Imagine a veteran park ranger facing demotion due to a disputed policy violation. Under the MERIT Act, their ability to challenge the demotion through a union-negotiated grievance process is significantly curtailed. Their primary recourse is a rapid appeal to the MSPB.
Senior executives and supervisors face similar changes. The Act allows agencies to take action against them based on performance or misconduct, using the same "preponderance of evidence" standard (SEC. 5 & 6). The process mirrors the general employee procedure: 7 business days to respond to a notice, 15 business days for a final agency decision, and a 10-business-day window to appeal to the MSPB. "Misconduct" is explicitly defined to include failure to accept a directed reassignment (SEC. 5). The Act also modifies appraisal system requirements, allowing agencies to seek appraisals from within or outside of the civil service (SEC. 5).

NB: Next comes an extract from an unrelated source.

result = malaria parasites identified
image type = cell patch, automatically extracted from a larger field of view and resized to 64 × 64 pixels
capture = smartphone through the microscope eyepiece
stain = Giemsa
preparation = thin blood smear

The MERIT Act extends probationary periods. For Senior Executive Service positions, the probationary period doubles to two years (SEC. 10). For competitive service positions, it's two years, or even longer if the job requires formal training or a license (SEC. 11). This extended probationary period means new hires have less job security for a longer time.
Furthermore, the Act introduces financial penalties. Federal employees convicted of a felony related to their duties will have their annuity (retirement benefits) reduced (SEC. 8). Employees who receive bonuses and are later subject to an "adverse finding" (a determination of policy violation or a crime punishable by over a year in prison) must repay those bonuses (SEC. 9).
The MERIT Act of 2025 represents a significant overhaul of federal employment law. It grants agencies greater authority to discipline and dismiss employees, streamlines the disciplinary process, limits employee appeal options, and introduces new financial penalties. While proponents might argue this increases accountability and efficiency, the Act's practical effect is a substantial reduction in job security and due process protections for federal workers.